Outer Loop (Continual Learning - SFT):
- Goal: Expand the model's capability and reasoning horizon.
- Method: When a Defer action is taken, the expert's solution is converted into a supervised fine-tuning (SFT) sample.
- Objective: Minimize cross-entropy loss on the expert's reasoning trace conditioned on the state.
- Outcome: The model internalizes expert knowledge, permanently strengthening its reasoning abilities so it may not need to defer in the future.
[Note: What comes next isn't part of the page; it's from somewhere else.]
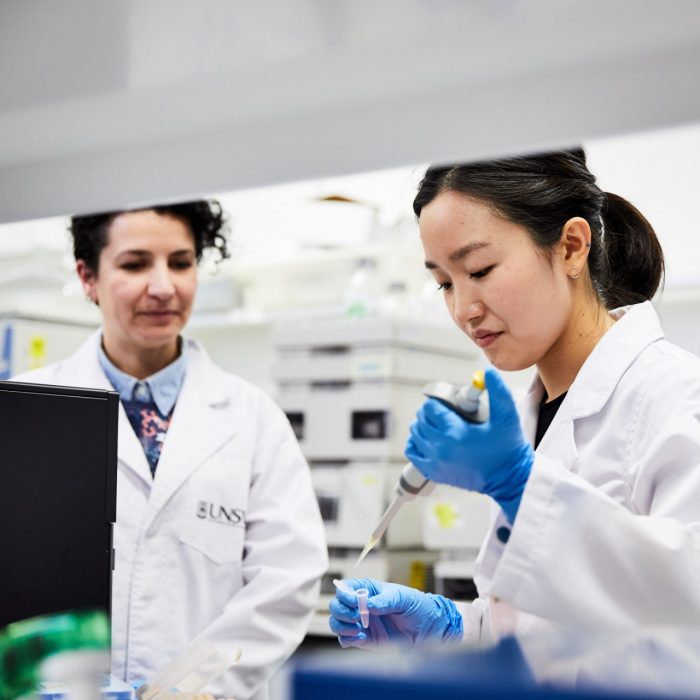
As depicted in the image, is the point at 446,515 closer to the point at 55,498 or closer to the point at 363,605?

Total Loss: The final objective combines the GRPO policy gradient with the SFT loss, weighted by a hyperparameter $\lambda_{sft}$ , ensuring the agent learns both when to ask and what to learn from the answer.

3. Key Contributions

HILA Framework: A principled paradigm for adaptive human-agent collaboration that moves beyond static protocols to dynamic, metacognitive decision-making.
Dual-Loop Policy Optimization (DLPO): A training methodology that disentangles short-term intervention decisions (Inner Loop/RL) from long-term capability growth (Outer Loop/SFT).
Metacognitive Policy: The first approach to learn a policy that explicitly models uncertainty and cost to decide strategically when to defer, rather than using fixed thresholds.
Empirical Validation: Extensive experiments demonstrating that HILA outperforms state-of-the-art autonomous MAS and single-agent baselines across diverse reasoning benchmarks.

4. Experimental Results

The authors evaluated HILA on GSM8K (arithmetic), AMC/AIME (competition math), HumanEval (code), and MMLU (general knowledge), using LLaMA3-8B and Qwen2.5 backbones.
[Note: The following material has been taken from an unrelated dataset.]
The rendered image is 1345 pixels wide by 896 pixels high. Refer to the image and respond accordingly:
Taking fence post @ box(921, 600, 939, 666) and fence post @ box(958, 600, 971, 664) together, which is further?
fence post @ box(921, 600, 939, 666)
Performance Gains: HILA with DLPO consistently outperformed all baselines (including Debate, G-Swarm, AFlow, and DyLAN).
- On AMC, HILA achieved 35.83% accuracy compared to the best baseline (G-Debate) at 20.48%.
- On GSM8K, HILA reached 89.86%, surpassing the best baseline (G-Swarm) at 84.89%.
- Improvements were most significant on complex, competition-style math problems where "cascade failures" are common.
Generalization: The framework transferred robustly across different model families (Qwen, LLaMA) and scales (3B to 7B/8B), showing particular efficacy in compensating for weaker base models.
Ablation Studies:
- Policy vs. Capability: Removing the outer loop (SFT) resulted in modest gains (better deferral timing but no capability growth). Removing the inner loop (RL) prevented the system from learning when to defer. The full DLPO was required for peak performance.
- Deferral Rate: As training progressed, the DEFER rate decreased significantly (e.g., from ~29% to ~17% on GSM8K) while accuracy increased. This indicates the model learned to solve problems autonomously after internalizing expert knowledge.
Human Proxy Quality: Using stronger LLMs (GPT-4o) as human proxies yielded better results than weaker ones (GPT-3.5), confirming that the quality of the "expert" signal is critical.
Real Human Validation: Experiments with real PhD-level experts confirmed that HILA works with actual humans, providing even higher accuracy than GPT proxies, especially on complex math tasks.

5. Significance and Impact

This paper represents a shift from closed-world multi-agent systems to open-world, continually evolving agentic systems.

Beyond Static Protocols: It demonstrates that agents can learn to recognize their own limitations and strategically seek external help, breaking the ceiling of pre-trained knowledge.
Sustainable Growth: By integrating expert feedback into the model's weights via continual learning, HILA ensures that the system improves over time, rather than just relying on a static "oracle" for every difficult query.
Efficiency: The metacognitive policy reduces the reliance on expensive human intervention over time as the agent becomes more capable, optimizing the trade-off between autonomous reasoning and expert cost.

In summary, HILA establishes a foundational path for building adaptive, self-improving AI systems that can collaborate intelligently with humans to solve problems beyond their initial training scope.